The blonde follows her.

And I'm standing in the ring with blood in my mouth and a growing bruise on my face and absolutely no idea what the fuck just happened.

Tank approaches. "You good?"

"Fine," I say.

"You sure? That hit—"

"I'm fine."

I'm not fine.

I step out of the ring. People are trying to talk to me, congratulate me on the win even though it was sloppy as hell, ask about the next fight. I ignore them. I move through the crowd toward the stairs, toward the door she just left through, and I don't know what I'm planning to do when I get there. Follow her? Demand to know why she's here? Pretend I didn't see her?

I reach the stairs.

I stop.

Following her is not an option. Whatever reason she had for being here, it's none of my business. She paid for self-defense lessons. That's the extent of our relationship. That's all it can be.

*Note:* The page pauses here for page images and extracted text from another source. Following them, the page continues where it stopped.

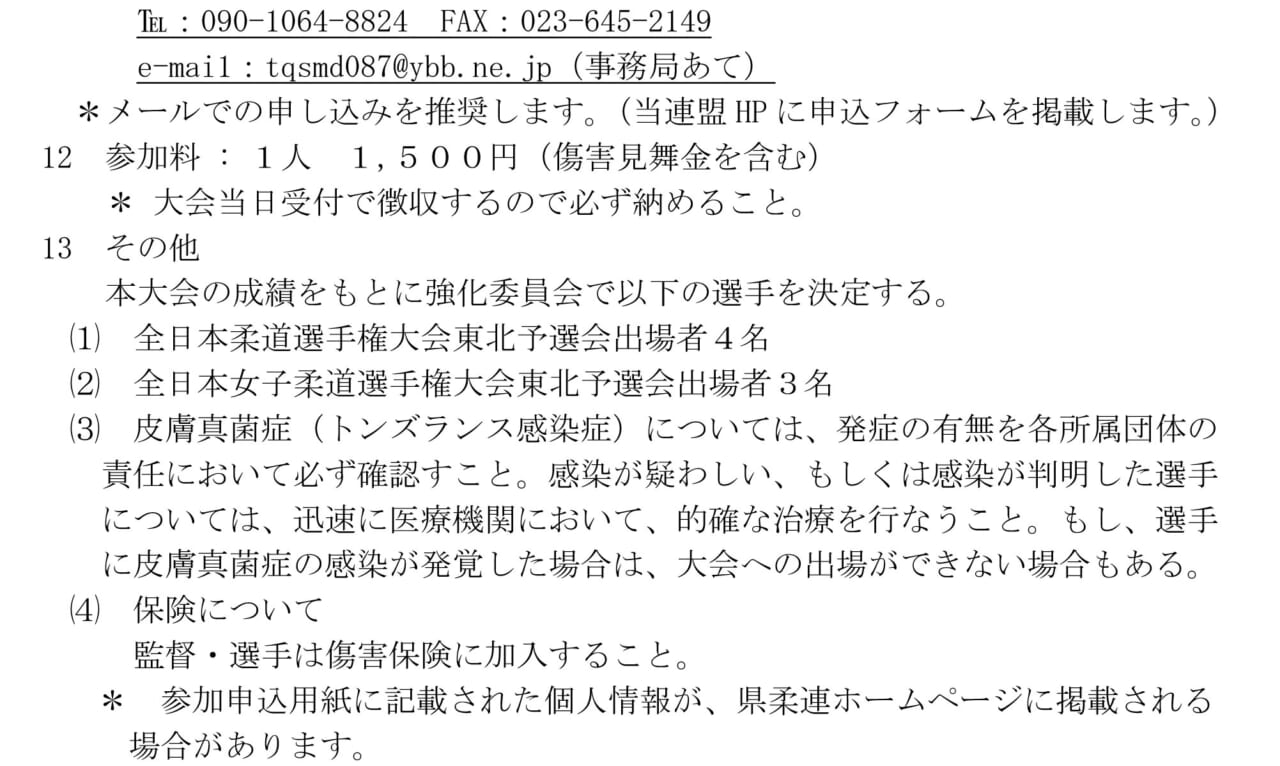 TEL：090-1064-8824　FAX：023-645-2149
e-mail：tqsmd087@ybb.ne.jp（事務局あて）
＊メールでの申し込みを推奨します。（当連盟HPに申込フォームを掲載します。）

12　参加料 ： １人　１，５００円（傷害見舞金を含む）
＊ 大会当日受付で徴収するので必ず納めること。

13　その他
本大会の成績をもとに強化委員会で以下の選手を決定する。
⑴　全日本柔道選手権大会東北予選会出場者４名
⑵　全日本女子柔道選手権大会東北予選会出場者３名
⑶　皮膚真菌症（トンズランス感染症）については、発症の有無を各所属団体の責任において必ず確認すこと。感染が疑わしい、もしくは感染が判明した選手については、迅速に医療機関において、的確な治療を行なうこと。もし、選手に皮膚真菌症の感染が発覚した場合は、大会への出場ができない場合もある。
⑷　保険について
監督・選手は傷害保険に加入すること。
＊　参加申込用紙に記載された個人情報が、県柔連ホームページに掲載される場合があります。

I turn around and go back to the ring.

There are three more fights tonight. I watch them from the edge of the crowd, my back against the wall, my hand pressed against the bruise forming on my face. The pain is good. The pain is useful. The pain reminds me that distraction in the ring gets you hurt.

Distraction anywhere else can get you killed.

By three a.m., the crowd is gone. By four, the basement is clean. By four-thirty, I'm alone in my apartment staring at the ceiling and replaying those five seconds when our eyes met.

She looked terrified.

Not of the fight. Not of the violence.

Of me.

And I have no fucking idea what to do with that.